# 1947 DKW Pics



## Hoggy (May 8, 2002)

Hi, A mate of mine 1947 DKW, 3 cylinder 2 stroke. 4 Rings but Pre Auto Union, Pre Audi.
click to enlarge.

























Hoggy.


----------



## dextter (Oct 29, 2007)

Nice one Hoggy; so would that be classed as an early Audi then, or a pre-Audi, as such ?


----------



## cherie (Oct 23, 2014)

Aww, that is lovely.


----------



## Spandex (Feb 20, 2009)

dextter said:


> Nice one Hoggy; so would that be classed as an early Audi then, or a pre-Audi, as such ?


According to Wikipedia, Audi existed before DKW, but in 1932 they merged (along with Horch and Wanderer) to form Auto Union. This DKW was built after this merger and has the four rings with 'Auto Union' written over them. Prior to 1932 the DKW emblem didn't have the rings or the Auto Union text.
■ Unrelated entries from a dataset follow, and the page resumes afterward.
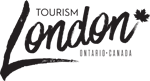 Tourism London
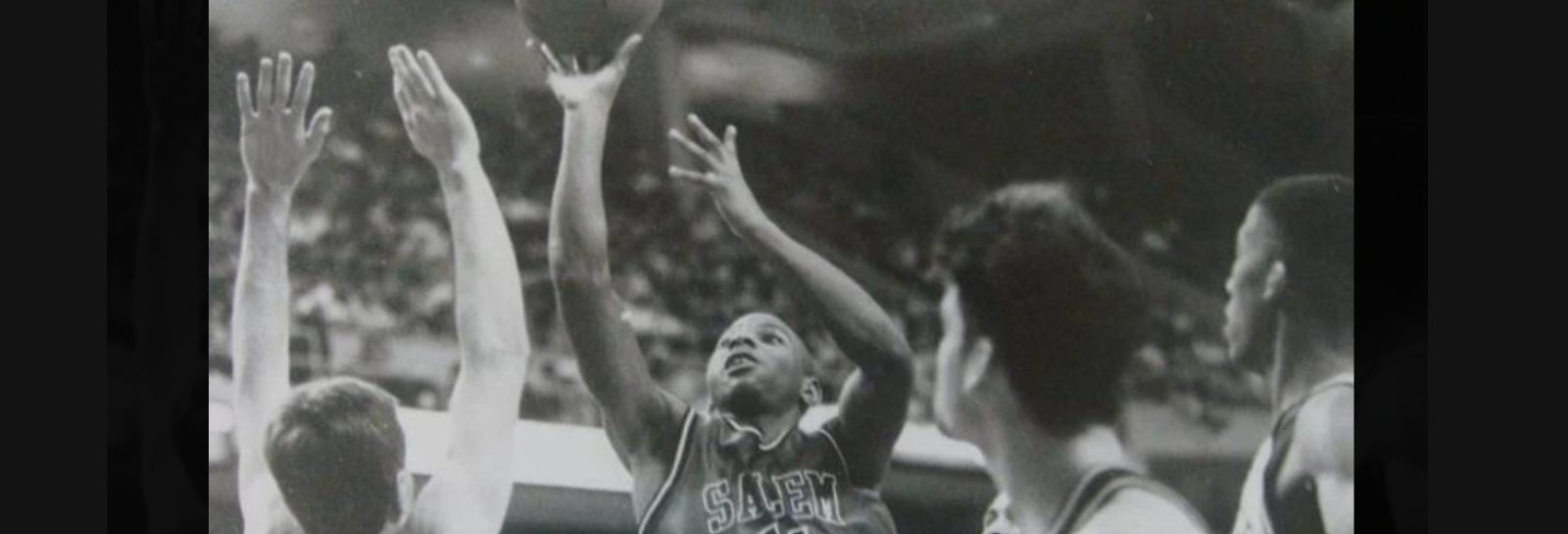 Salem News Scoonie Penn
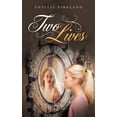 thumbnail image 1 of Two Lives (Paperback), 1 of 1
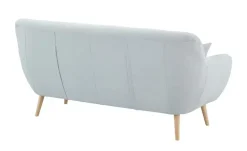 Einzelsofa Somero | Möbel Höffner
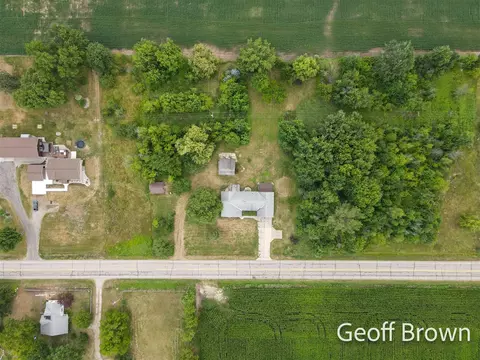 16490 8th, Marne, MI 49435 photo 56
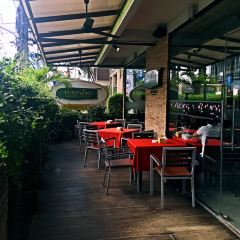 Kaab Gluay User Photo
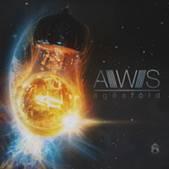 AWS Égésföld (CD) | Lemezkuckó CD bolt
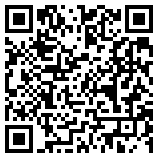 QR Code for Judicate West in Los Angeles, CA 90017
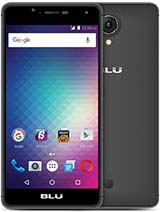 Best available price of BLU R1 HD in Haiti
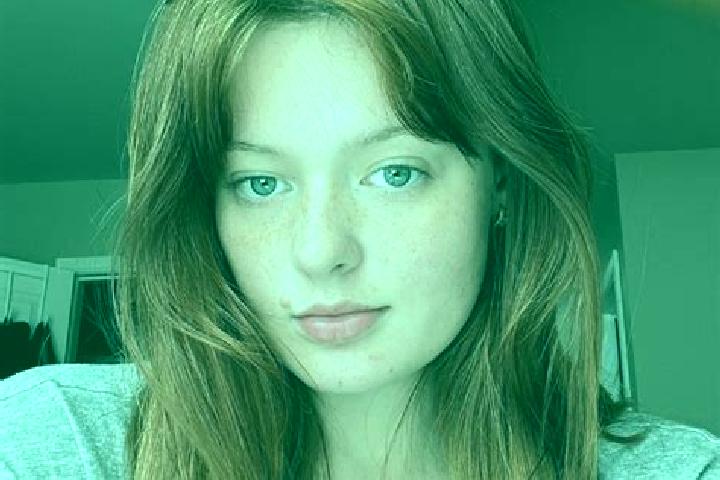 Ella, 38, a auburn amber-eyed european companion based in Lake Meade. Offering Massage, Deep French Kissing, GFE, Couples, A-Level. Available for incall and ...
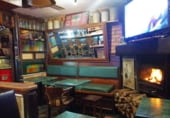 Bar en venta con 160m² en Tías, en la zona de Puerto del Carmen, Calle Doramas foto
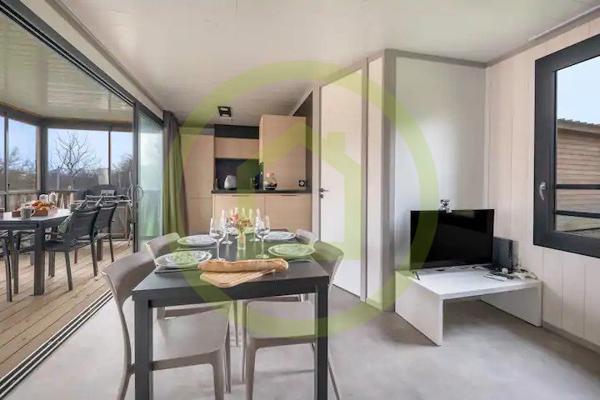 Maison à GUERANDE (44350)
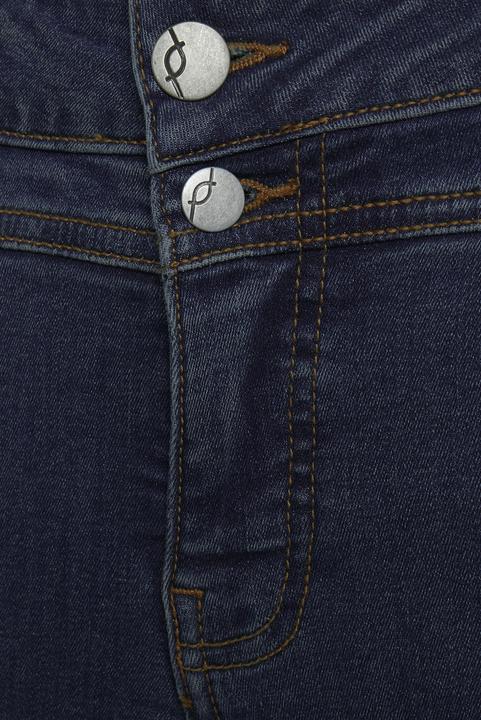 Produktbild Fransa FRZomal 2 Jeans 20603795 (38)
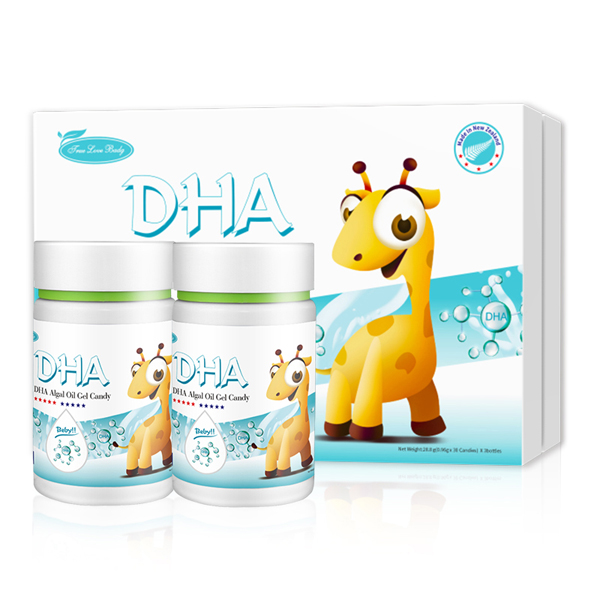 (i)ؐDHA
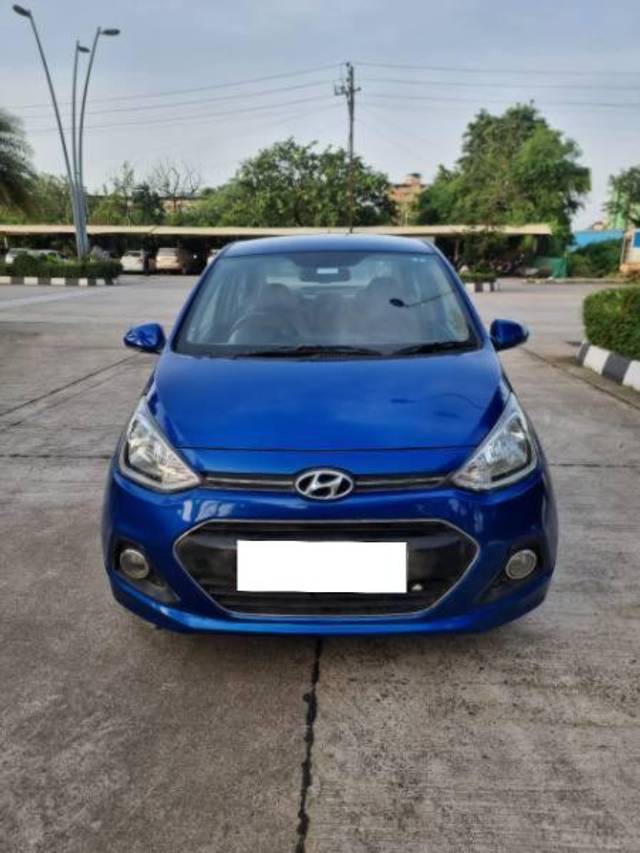 https://images10.gaadi.com/usedcar_image/4198129/original/processed_32c51ba6-5008-4fb3-9084-189c26462bcc.jpg?imwidth=6402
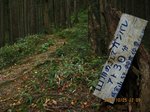 Img_9851あと30分.jpg
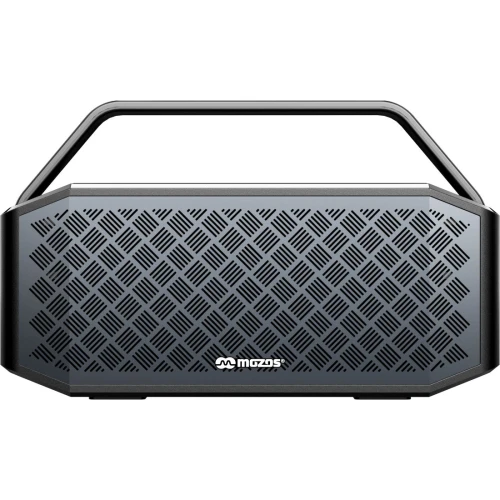 Głośnik Bluetooth MOZOS Outdoor Xtreme v2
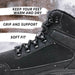 Trekker Winter Boots Havu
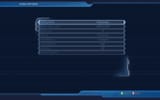 Halo2_Graphics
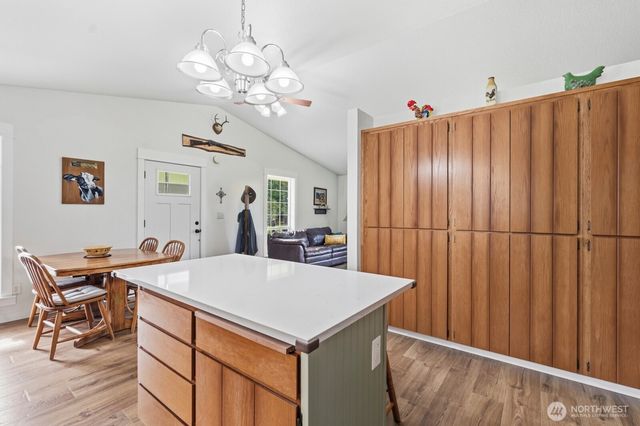 14509 272nd Street E, Graham, WA 98338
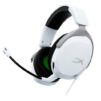 HyperX-CloudX-Stinger-2-Core-White-Xbox.jpeg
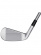 TaylorMade P-DHY Utility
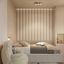 Wall lamp AURA taupe Gx53 thumbnail 9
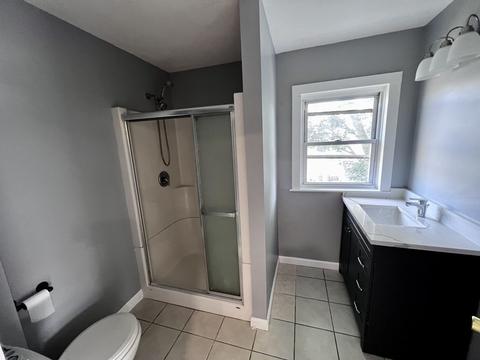 146 Jackson St, Fall River, MA 02721 photo 19
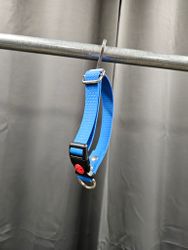 Halsband, 26-40 cm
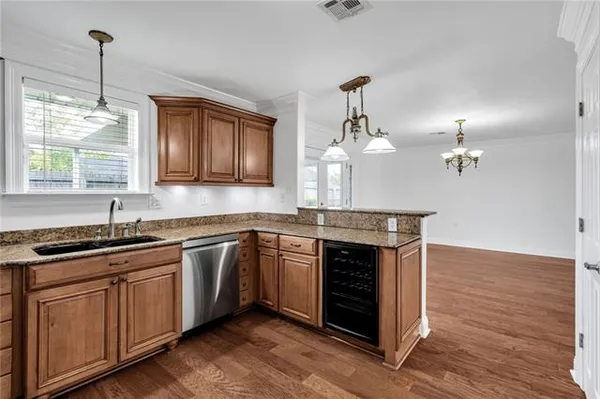 $279,900 | 914 Rowley Boulevard, Arabi, LA 70032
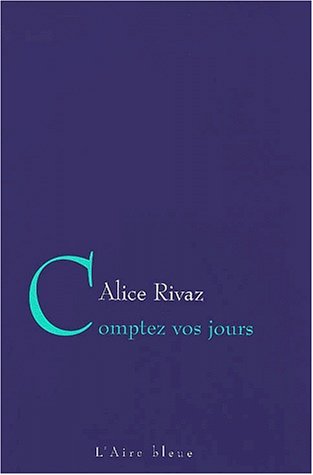 <a href="/node/25150">Comptez vos jours</a>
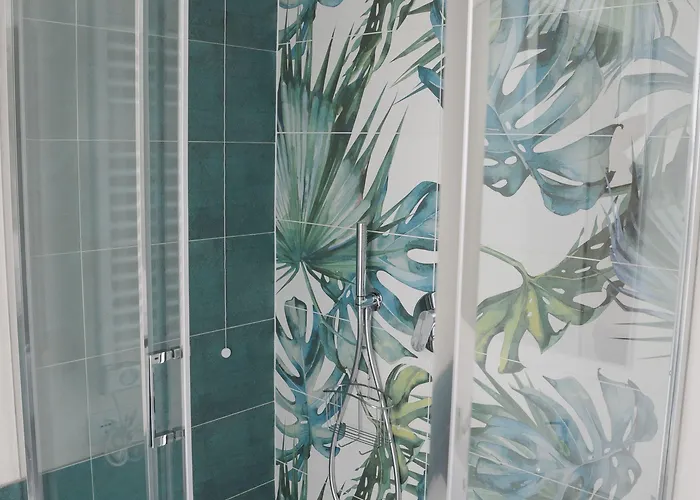 Dreams بيت ضيافة ميلان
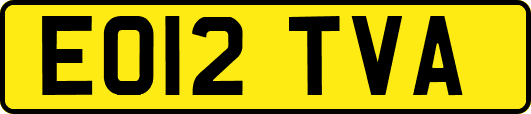 EO12TVA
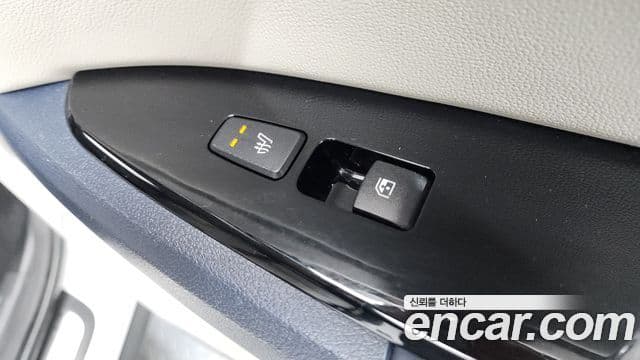 Kia Sportage 2024 — Şəkil 18/20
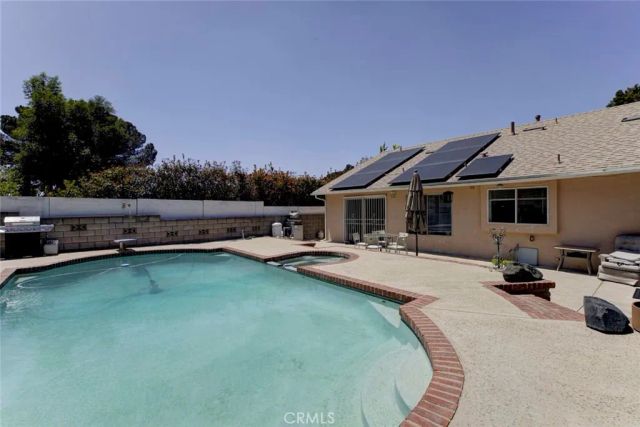 6916 Estepa, Tujunga, CA 91042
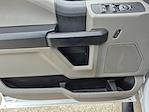 2021 Ford F-350 Super Cab SRW 4WD Cab Chassis for sale #722777 - photo 13
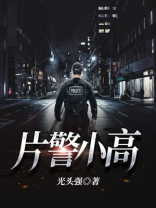 片警工作高吗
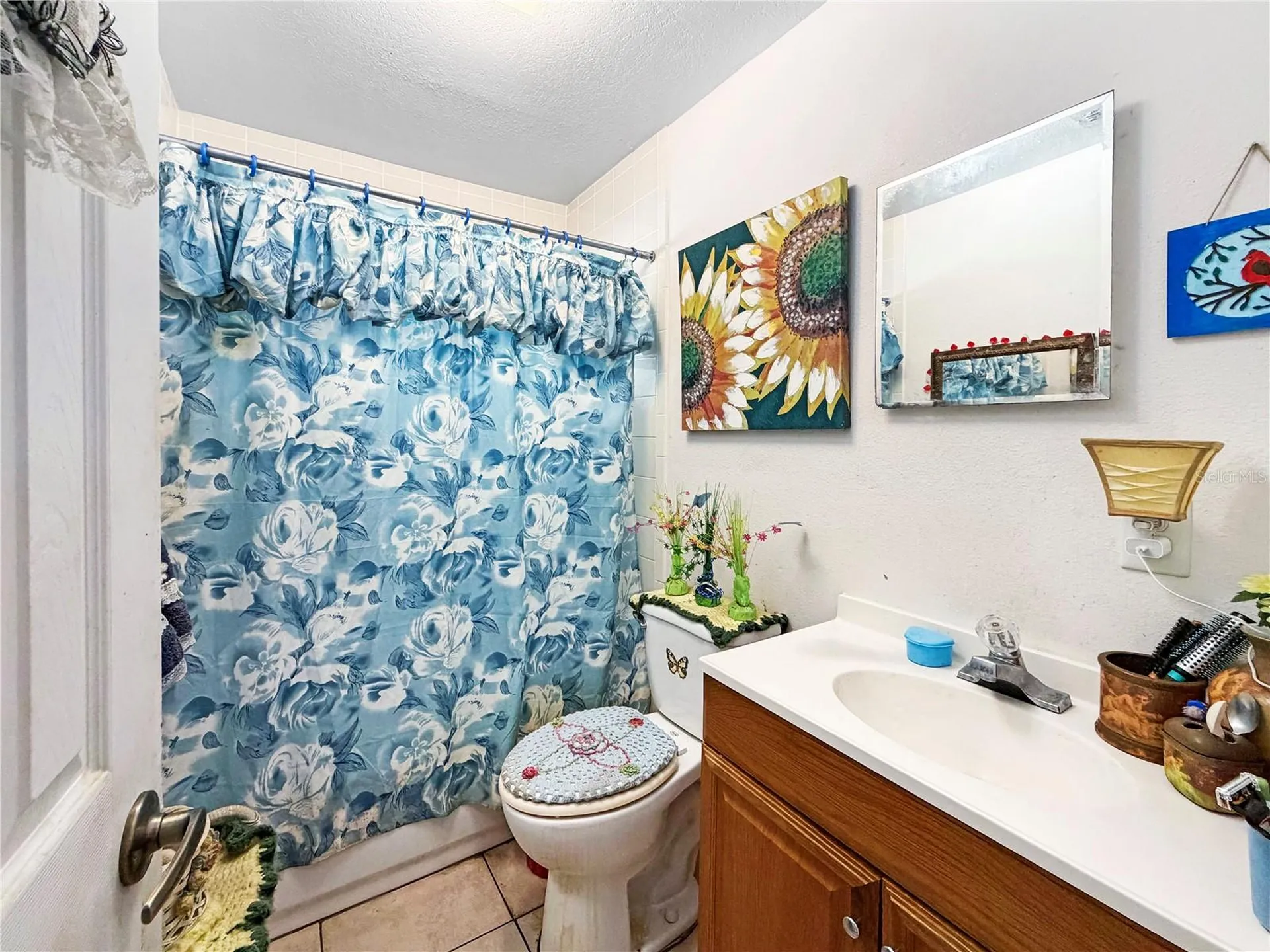 6305 Hillwood Drive Orlando FL 32809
Great looking car, with an unfortunate plate...


----------



## bigdodge (Apr 22, 2012)

I think its horrible looking - I just don't find classic cars attractive at all. Having said that I think the owner should be credit for its good condition


----------



## conlechi (May 6, 2006)

Very nice 8)


----------



## YELLOW_TT (Feb 25, 2004)

8)


----------



## j8keith (Jun 26, 2009)

A real credit to the owner for its amazing condition.


----------



## leopard (May 1, 2015)

If you squint your eyes sort of Morris minor/Citroën 2 cv ish.Lovely, and rare in this condition no doubt.


----------



## Von Twinzig (Feb 10, 2014)

Nice.

My dad had an early 60's 1000S, similar shape. Two shades of grey/green IIRC. So cool when other dads had Cortina's and Viva's.

VT


----------



## Bryndel (Apr 12, 2015)

That's really nice.... and not the 'normal' type of classic you see ... I bet the engine would be a joy to work on 8)


----------